• What to work on:
Rewrite the data below with every "given" swapped for "listed", leaving all other text unchanged. Leave the pictures out of your answer.

[Dataset rows]
════

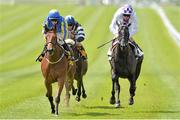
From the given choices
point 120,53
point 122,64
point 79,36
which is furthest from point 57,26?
point 79,36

════

• Response to the task:
From the listed choices
point 120,53
point 122,64
point 79,36
which is furthest from point 57,26?
point 79,36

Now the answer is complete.